How to extract data from json files in bash/shell

Json is everywhere these days and perhaps like me, you may find yourself writing some shell scripts and needing to pull some value out of some json file you have.

Jq is a command line utility that makes this straifghtforward, it's a popular solution that's supported on pretty much every unix platform and comes prepackaged on some OSs (not on OSX unfortunately, but installing it is trivial with homebrew: brew install jq).

Of course there are other ways to pull data out of json in shell - you could use sed or awk but most of these solutions tend to be a little on the ugly side because those tools are not really tailored specifically for json.

To give you a taste of jq let's write a shell script that grabs the top 10 hacker news stories and displays the title, author and url.

TOP_10_STORIES=$(curl -s https://hacker-news.firebaseio.com/v0/topstories.json | jq -r '.[0:10] | .[]')
for i in $TOP_10_STORIES
do
STORY=$(curl -s https://hacker-news.firebaseio.com/v0/item/$i.json)
echo "Title: $(echo $STORY | jq -r .title)"
echo "User: $(echo $STORY | jq -r .by)"
echo "User: $(echo $STORY | jq -r .url)"
echo "------------"
done

That's it! Pretty short huh - Ok let's break this down.

We start by curling the hacker news topstories endpoint which returns a json array of story ids which looks something like this:

[
19801708,
19805306,
19806188,
19810163,
19803783,
19802914
// ...
]

First we hand this blob of json of to jq, by piping | it to our jq command, which in turn looks like this: jq -r '.[0:10] | .[].

  • -r is a flag which tells jq to strip quotation marks and give us the raw value.

  • .[0:10] is a range filter which slices the array giving us the first 10 elements. The result of which looks like this:

[
19801708,
19805306,
19806188,
19810163,
19803783,
19802914,
19810901,
19804922,
19785500,
19802137
]

The problem is jq does not stripped out the square brackets, so if we want to iterate over this we will end up looping over the brackets as well. To "unwrap" the values we must pipe the output of the range filter to another filter - .[] - which will unwrap the values for us.
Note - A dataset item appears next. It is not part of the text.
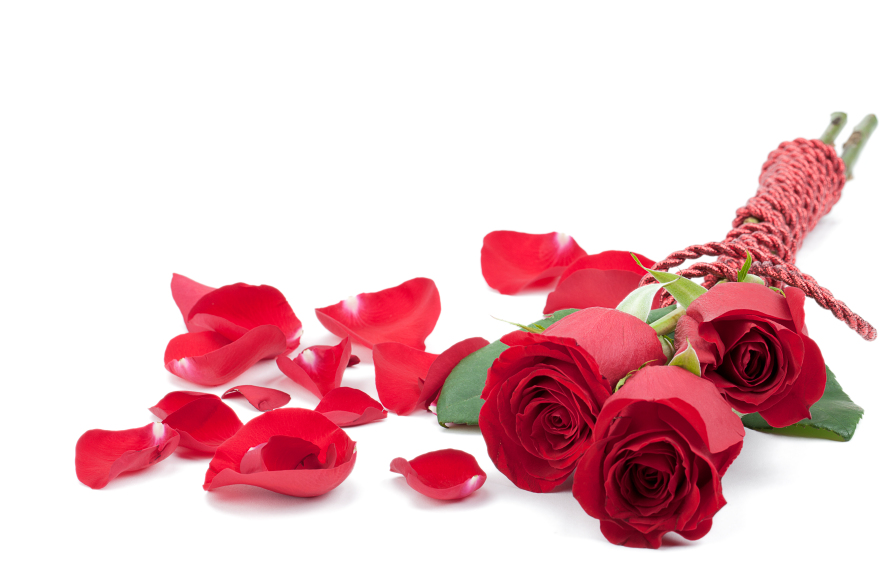 Valentines Day Roses Ideas For Your Love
We can then safely iterate over each id:

TOP_10_STORIES=$(curl -s https://hacker-news.firebaseio.com/v0/topstories.json | jq -r '.[0:10] | .[]')
for i in $TOP_10_STORIES
do
# do something with each $i
done

For each id we make another curl request to retrieve the details for the item. The json payload returned to us looks like this:

{
"by": "dhouston",
"descendants": 71,
"id": 8863,
"kids": [
8952,
9224,
8917
// ..
],
"score": 111,
"time": 1175714200,
"title": "My YC app: Dropbox - Throw away your USB drive",
"type": "story",
"url": "http://www.getdropbox.com/u/2/screencast.html"
}

All that's left now is to print out the properties we're interested in. Extracting a property with jq is super simple: jq -r .myProperty. So we don't have to make the same request for each property we assign the curl output to a variable

STORY=$(curl -s https://hacker-news.firebaseio.com/v0/item/$i.json)

Create our little property getter expression: echo $STORY | jq -r .title and interpolate that expression in our prettified string, echoing it out for the user, repeating for each property:

echo "Title: $(echo $STORY | jq -r .title)"
echo "User: $(echo $STORY | jq -r .by)"
echo "User: $(echo $STORY | jq -r .url)"

The final output should look something like this:

Title: Twisted graphene has become the big thing in physics
User: furcyd
User: https://www.quantamagazine.org/how-twisted-graphene-became-the-big-thing-in-physics-20190430/
------------
Title: Huge study finds drugs stop HIV transmission
User: ahakki
User: https://www.theguardian.com/society/2019/may/02/end-to-aids-in-sight-as-huge-study-finds-drugs-stop-hiv-transmission
------------
Title: New physics needed to probe the origins of life
User: headalgorithm
User: https://www.nature.com/articles/d41586-019-01318-z
------------
Title: Verizon reportedly seeking to sell Tumblr
User: doppp
User: https://techcrunch.com/2019/05/02/verizon-reportedly-seeking-to-sell-tumblr/